Poverty and crime

The following commentary is provided by Director of the Institute of Criminology, Dr Elizabeth Stanley.

A child shelters beside a fence.

Police Minister Judith Collins faced a barrage of criticism this week for her dismissal of poverty as a 'driver' of crime. For the Minister, crime problems are 'primarily' linked to 'a lack of responsibility' among parents.

Responsibilisation has become a dominant feature of the government’s approach to significant social problems. Can’t afford housing in the place you and your children were born? Solution: move to another island and start over! Struggling to cover weekly basic necessities on a poorly paid full-time job? Solution: enhance your ‘flexible working’ with different employers or take out a government loan!

New Zealanders encounter a steady stream of political messages that individuals, families and communities should suck up economic struggles with entrepreneurial, self-focused spirit. At the very least, they should ‘step up’ and not have problems.

Numerous reports have indicated the depths of poverty in our country. The Child Poverty Action Group recorded that, in 2013, almost a quarter of New Zealand’s children lived under the Ministry of Social Development’s relative poverty line, while over half of those children had been in poverty for more than seven years.

Other NZ research has shown that 10 percent of children live in severe poverty and that Māori children are twice as likely as European/Pākehā children to be living in a poor household. Colonial trauma is cultural, political and economic.

This data passes above our heads like the digital statistics that wrap around our stock exchange. Constantly updating, but ever present, the knowledge of endemic poverty has become normalised. Stalling for time, we question the models of data collation. We barter around the edges—a reduction of 10 percent? 20 percent? Five percent? We look for an ‘acceptable’ level of child misery and life-time disadvantage.
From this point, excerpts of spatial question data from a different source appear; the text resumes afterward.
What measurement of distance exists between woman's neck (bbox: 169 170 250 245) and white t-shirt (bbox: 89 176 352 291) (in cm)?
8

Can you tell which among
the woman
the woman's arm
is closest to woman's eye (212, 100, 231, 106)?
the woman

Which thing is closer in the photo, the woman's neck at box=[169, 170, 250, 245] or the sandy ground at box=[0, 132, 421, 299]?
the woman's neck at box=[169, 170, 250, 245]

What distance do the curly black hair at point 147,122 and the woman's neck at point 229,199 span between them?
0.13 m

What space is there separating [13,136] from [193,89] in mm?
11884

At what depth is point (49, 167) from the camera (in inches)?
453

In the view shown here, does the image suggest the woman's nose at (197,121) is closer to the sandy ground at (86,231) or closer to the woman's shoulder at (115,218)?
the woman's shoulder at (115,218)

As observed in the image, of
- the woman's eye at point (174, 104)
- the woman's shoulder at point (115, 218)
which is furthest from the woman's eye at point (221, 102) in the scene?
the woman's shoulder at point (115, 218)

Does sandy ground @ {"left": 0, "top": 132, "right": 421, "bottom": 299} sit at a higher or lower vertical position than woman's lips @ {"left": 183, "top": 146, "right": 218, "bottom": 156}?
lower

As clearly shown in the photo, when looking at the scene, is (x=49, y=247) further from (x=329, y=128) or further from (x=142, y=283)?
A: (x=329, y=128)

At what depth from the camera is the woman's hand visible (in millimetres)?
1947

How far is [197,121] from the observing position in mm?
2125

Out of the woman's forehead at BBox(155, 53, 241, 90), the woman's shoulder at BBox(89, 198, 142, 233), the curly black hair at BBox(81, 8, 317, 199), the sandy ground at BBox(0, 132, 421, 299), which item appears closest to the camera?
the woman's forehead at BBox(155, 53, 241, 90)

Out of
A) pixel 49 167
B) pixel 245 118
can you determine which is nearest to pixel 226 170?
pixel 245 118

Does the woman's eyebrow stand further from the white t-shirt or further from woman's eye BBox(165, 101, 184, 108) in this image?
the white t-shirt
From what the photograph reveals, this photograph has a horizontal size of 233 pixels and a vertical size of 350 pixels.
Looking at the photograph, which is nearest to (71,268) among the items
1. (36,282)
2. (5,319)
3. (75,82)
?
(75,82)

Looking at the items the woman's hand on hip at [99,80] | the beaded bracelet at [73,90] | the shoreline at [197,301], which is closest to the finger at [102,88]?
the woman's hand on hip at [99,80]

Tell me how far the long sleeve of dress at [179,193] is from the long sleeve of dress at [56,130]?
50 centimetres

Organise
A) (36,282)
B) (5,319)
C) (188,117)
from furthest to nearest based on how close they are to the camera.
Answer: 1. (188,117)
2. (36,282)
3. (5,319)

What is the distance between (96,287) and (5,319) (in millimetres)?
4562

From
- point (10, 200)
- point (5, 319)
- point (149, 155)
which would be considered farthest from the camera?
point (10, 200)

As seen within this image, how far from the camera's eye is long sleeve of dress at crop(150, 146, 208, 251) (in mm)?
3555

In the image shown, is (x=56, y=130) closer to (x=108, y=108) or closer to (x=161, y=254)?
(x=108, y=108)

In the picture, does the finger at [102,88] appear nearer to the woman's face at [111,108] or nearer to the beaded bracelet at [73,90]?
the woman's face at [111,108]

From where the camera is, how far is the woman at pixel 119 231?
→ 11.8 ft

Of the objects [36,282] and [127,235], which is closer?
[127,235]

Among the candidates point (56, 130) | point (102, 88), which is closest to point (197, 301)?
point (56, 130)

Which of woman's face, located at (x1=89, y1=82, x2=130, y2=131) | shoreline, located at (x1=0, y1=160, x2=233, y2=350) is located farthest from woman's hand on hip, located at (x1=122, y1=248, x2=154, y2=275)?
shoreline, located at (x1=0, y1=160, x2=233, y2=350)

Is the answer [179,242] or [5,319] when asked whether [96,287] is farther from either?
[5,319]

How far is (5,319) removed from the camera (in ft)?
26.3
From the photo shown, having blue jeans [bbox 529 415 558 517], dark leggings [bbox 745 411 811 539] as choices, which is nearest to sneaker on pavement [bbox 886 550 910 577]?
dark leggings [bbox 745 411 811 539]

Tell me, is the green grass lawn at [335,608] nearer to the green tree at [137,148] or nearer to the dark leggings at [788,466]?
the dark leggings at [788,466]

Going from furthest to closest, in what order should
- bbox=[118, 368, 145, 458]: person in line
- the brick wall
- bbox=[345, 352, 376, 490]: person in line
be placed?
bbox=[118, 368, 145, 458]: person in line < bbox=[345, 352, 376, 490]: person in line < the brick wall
And, we blame the parents who didn’t properly ‘invest’ in their families, who ‘lacked ideas’, or failed to play ‘the market’.  

Many crimes that cause great harm—for example, tax crimes, deaths and injuries at work, or violence by state workers—have little connection with poverty. These are crimes that we often do not even designate as crimes. We tend to re-label them as ‘evasions’, ‘accidents’, ‘force’.

However, our best research repeatedly tells us that other crimes—including family violence or youth crime—are linked to poverty and inequalities. The crimes we label, police, control and punish tend to be committed by those who endure significant economic disadvantage. In New Zealand, this has a further layer, as Māori suffer multiple levels of marginalisation.

Certain populations are made more responsible than others: Māori children and young people are four to five times more likely to be apprehended by the police than non-Māori; over 60 percent of female prisoners are Māori. Like our poverty rates, these realities have become an unremarkable part of New Zealand life. And, like poverty, we regard these outcomes as the primary result of individual, whānau or cultural deficits. Yet they have their roots in poverty and disadvantage.

Our current talk on responsibilisation insists that those communities with the highest levels of poverty have to deliver solutions for their ‘risks’. And yet the real solutions for poverty and all its attendant problems—poor health (including obesity), insecure housing, family stress, mental health problems, limited educational achievements, some offences—will come from the ‘top down’. In this respect, we might encourage the government to step up and take responsibility. Many options are already on the table—social assistance reforms, reconfigurations of child supports, increased social housing, the development of liveable wages. There is no ‘poverty of ideas’. Rather, the political challenge seems to lie in the ‘poverty of responsibility…the poverty of caring’.